▸ **Excerto do documento**:
————

Em quarto lugar, os enormes recursos financeiros provenientes das exportações de recursos naturais tendem a levar os Estados do “bilião de baixo” a não investirem em instituições de cobrança de impostos e taxas, dado que as receitas do Estado vêm, fundamentalmente, das exportações desses valiosos recursos. E como os cidadãos não pagam impostos, os políticos não encontram motivação suficiente para prestação de conta e gestão pública transparente, fazendo com que muitos dos países do “bilião de baixo” ricos em recursos se transformem em verdadeiras autocracias, onde formalmente há competição política, mas, de facto, há enormes restrições ditadas pela forma do exercício do poder.
A saida para esta segunda armadilha, de acordo com Paul Collier, chapter 9
A terceira “armadinha” é a de “Interioridade com Má-Vizinhança”. Esta “armadinha” descreve o azar dos países que não tem directo acesso ao mar e oceanos. Dependem, pois, de um ou vários vizinhos para poderem comercializar. Portanto, pela “má-vizinhança”, mais do que referir aos outros países igualmente sem acesso ao mar, Paul Collier quer designar, em especial, aos que têm acesso ao mar.
E esta questão da vizinhança é importante para o crescimento económico e desenvolvimento, tanto mais que nesta linha de pesquisa já estiveram muitos outros economistas como Jeff Sachs, Paul Krugman e Tony Venables, perguntando-se sobre “o que teria acontecido se todos os países do mundo tivessem começado no mesmo nível económico, sendo uns do interior e outros com costa”. Paul Collier cita Jeff Sachs como tendo respondindo que “os países do interior teriam metade da taxa de crescimento dos países com costa.” Embora hajam excepções para o continente africano (Botswana), as evidências demonstram que perto de 40% do “bilião de baixo” vive em países sem saída para o mar.
Socorrendo-se de dados colhidos por Tony Venables, Paul Collier afirma que o custo de transporte para as cidades capitais de países sem acesso ao mar eram comparativamente mais elevados do que para as cidades cujos países tinham costa, independentemente das distâncias. Em geral, segundo Paul Collier, os países do interior estão “reféns” dos seus vizinhos com costa, e os seus custos de comercialização dependem do quão o vizinho (com costa) tiver investido em infraestruturas como portos, estradas e pontes, bem como linhas férreas.
Para Paul Collier, Uganda é pobre porque o seu acesso ao mar depende do Quénia, mas as infraestruturas do Quénia estão fora do controle dos ugandeses, dificultando a integração do Uganda no comércio global de produtos que exigem um uso intensivo de transportes terrestes. Ademais, para além de Quénia não se configurar como um bom “corredor” para os produtos ugandeses, nao é, igualmente, um mercado viável, de tal sorte que não poderá se constituír como mercado alternativo para Uganda. Para Paul Collier, estas são algumas das diferenças que existem, por exemplo, entre Uganda e Suíça; ou seja, a Suíça não só usa os excelentes portos e estradas dos seus vizinhos (Itália, França, Áustria ou Alemanha), como também destina parte significativa dos seus produtos à esses mercados.

————

▸ **Extrato de dados**:
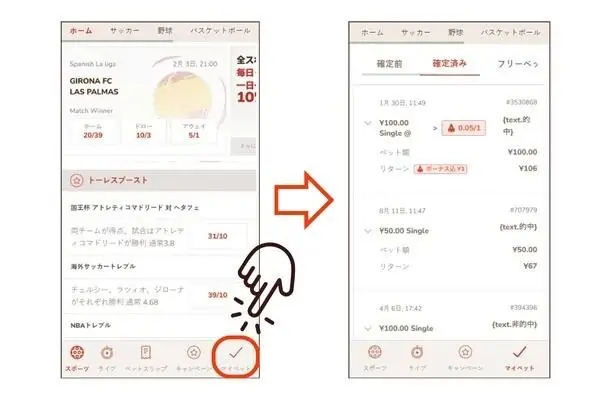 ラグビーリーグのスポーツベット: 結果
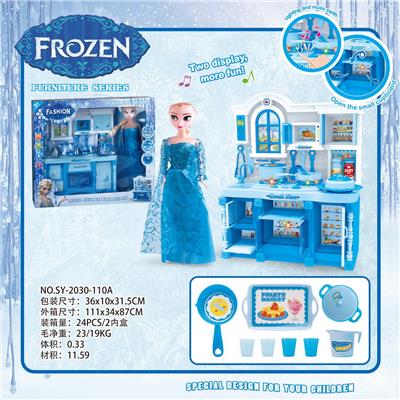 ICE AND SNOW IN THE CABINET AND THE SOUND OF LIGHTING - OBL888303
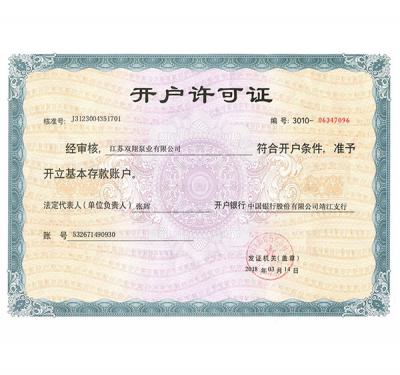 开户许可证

————

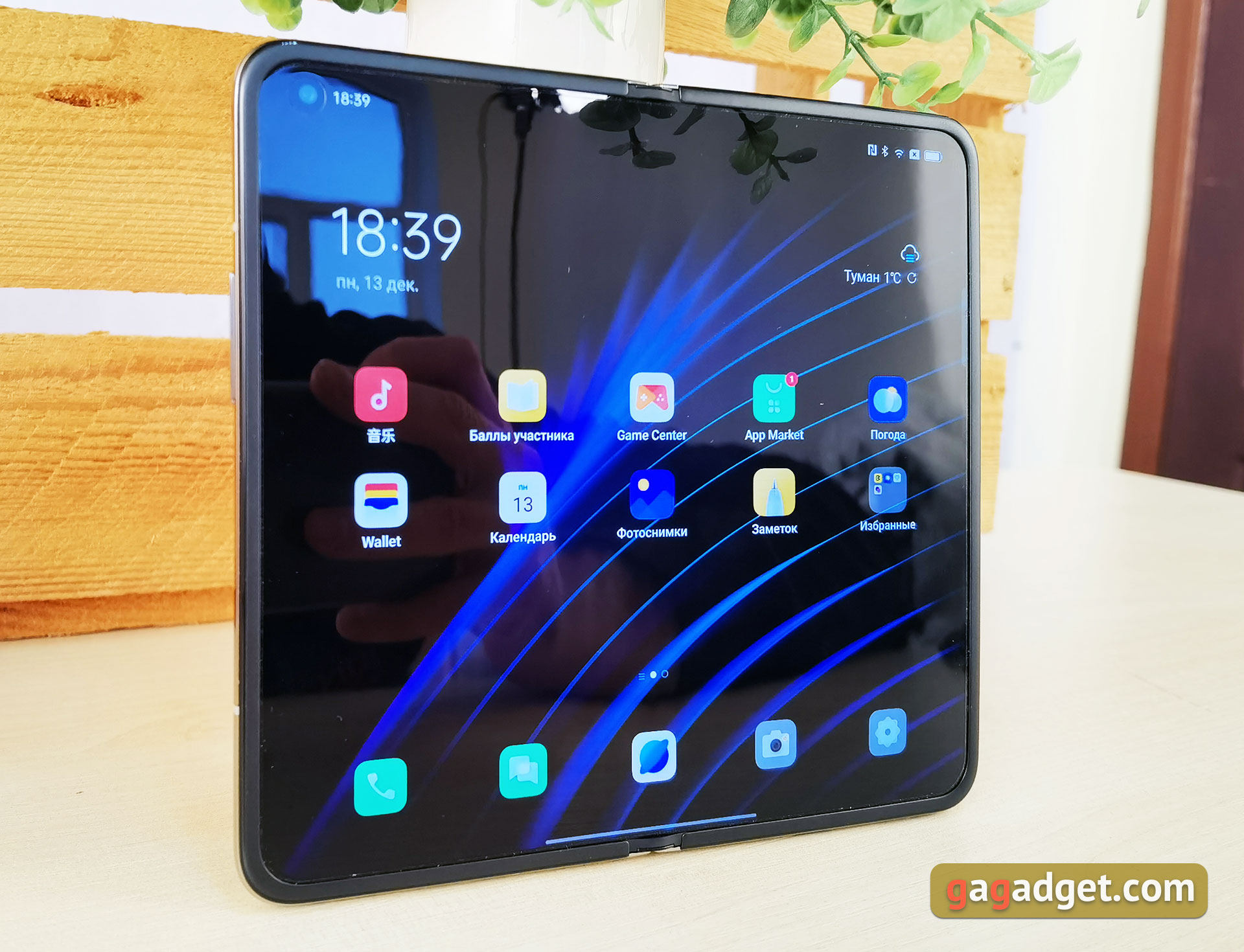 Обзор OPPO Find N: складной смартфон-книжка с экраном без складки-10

————

▸ **Tarefas a realizar**:
1 - Transcreva do excerto o trecho que começa em "Socorrendo-se de dados" e segue até "como linhas férreas.".
2 - Enumere todos os países que o excerto menciona pelo nome.
3 - Com base no excerto, responda em uma linha a cada pergunta:
(a) Que parcela do "bilião de baixo" vive em países sem saída para o mar?
(b) Segundo a resposta atribuída a Jeff Sachs, que taxa de crescimento teriam os países do interior em relação aos países com costa?
(c) De que país depende o Uganda para ter acesso ao mar?

▸ **Respostas esperadas**:
1 -
Socorrendo-se de dados colhidos por Tony Venables, Paul Collier afirma que o custo de transporte para as cidades capitais de países sem acesso ao mar eram comparativamente mais elevados do que para as cidades cujos países tinham costa, independentemente das distâncias. Em geral, segundo Paul Collier, os países do interior estão “reféns” dos seus vizinhos com costa, e os seus custos de comercialização dependem do quão o vizinho (com costa) tiver investido em infraestruturas como portos, estradas e pontes, bem como linhas férreas.

2 - Botswana, Uganda, Quénia, Suíça, Itália, França, Áustria, Alemanha

3 -
(a) Perto de 40%.
(b) Metade da taxa de crescimento dos países com costa.
(c) Do Quénia.